### [What is being asked]
In the listing below, find each line that holds "correlation" and list it.

### [Data shown]
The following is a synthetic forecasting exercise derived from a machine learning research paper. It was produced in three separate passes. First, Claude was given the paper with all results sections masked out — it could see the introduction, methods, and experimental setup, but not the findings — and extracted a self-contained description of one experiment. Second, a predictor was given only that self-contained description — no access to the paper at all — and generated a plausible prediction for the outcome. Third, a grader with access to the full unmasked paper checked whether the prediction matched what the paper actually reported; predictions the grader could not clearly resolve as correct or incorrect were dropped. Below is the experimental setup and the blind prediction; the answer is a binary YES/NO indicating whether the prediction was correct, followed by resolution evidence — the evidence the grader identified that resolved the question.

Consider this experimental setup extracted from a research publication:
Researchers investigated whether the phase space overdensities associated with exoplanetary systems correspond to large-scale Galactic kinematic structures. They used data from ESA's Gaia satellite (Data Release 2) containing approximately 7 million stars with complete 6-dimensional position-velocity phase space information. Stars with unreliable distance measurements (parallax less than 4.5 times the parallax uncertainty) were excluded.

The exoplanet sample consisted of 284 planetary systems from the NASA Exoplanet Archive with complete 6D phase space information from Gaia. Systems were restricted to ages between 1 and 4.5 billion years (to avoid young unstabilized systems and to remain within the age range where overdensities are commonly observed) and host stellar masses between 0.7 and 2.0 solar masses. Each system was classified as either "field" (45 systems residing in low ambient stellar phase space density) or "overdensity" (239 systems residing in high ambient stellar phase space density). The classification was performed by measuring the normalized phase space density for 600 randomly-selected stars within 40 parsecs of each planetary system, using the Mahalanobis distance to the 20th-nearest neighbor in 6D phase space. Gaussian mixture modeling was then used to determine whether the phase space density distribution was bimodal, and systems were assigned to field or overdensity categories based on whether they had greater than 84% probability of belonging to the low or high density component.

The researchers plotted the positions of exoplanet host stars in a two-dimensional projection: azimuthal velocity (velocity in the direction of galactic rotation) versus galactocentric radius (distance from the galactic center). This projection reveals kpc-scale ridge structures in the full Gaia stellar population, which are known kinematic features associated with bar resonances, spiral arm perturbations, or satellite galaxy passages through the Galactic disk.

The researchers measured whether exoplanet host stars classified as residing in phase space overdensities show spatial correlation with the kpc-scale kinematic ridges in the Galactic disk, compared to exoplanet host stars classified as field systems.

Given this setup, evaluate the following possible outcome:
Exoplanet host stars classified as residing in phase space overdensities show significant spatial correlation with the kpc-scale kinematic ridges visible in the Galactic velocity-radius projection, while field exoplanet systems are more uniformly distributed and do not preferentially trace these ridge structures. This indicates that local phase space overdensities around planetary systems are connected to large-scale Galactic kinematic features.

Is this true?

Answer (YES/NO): YES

### [Solution below]
The researchers measured whether exoplanet host stars classified as residing in phase space overdensities show spatial correlation with the kpc-scale kinematic ridges in the Galactic disk, compared to exoplanet host stars classified as field systems.
Exoplanet host stars classified as residing in phase space overdensities show significant spatial correlation with the kpc-scale kinematic ridges visible in the Galactic velocity-radius projection, while field exoplanet systems are more uniformly distributed and do not preferentially trace these ridge structures. This indicates that local phase space overdensities around planetary systems are connected to large-scale Galactic kinematic features.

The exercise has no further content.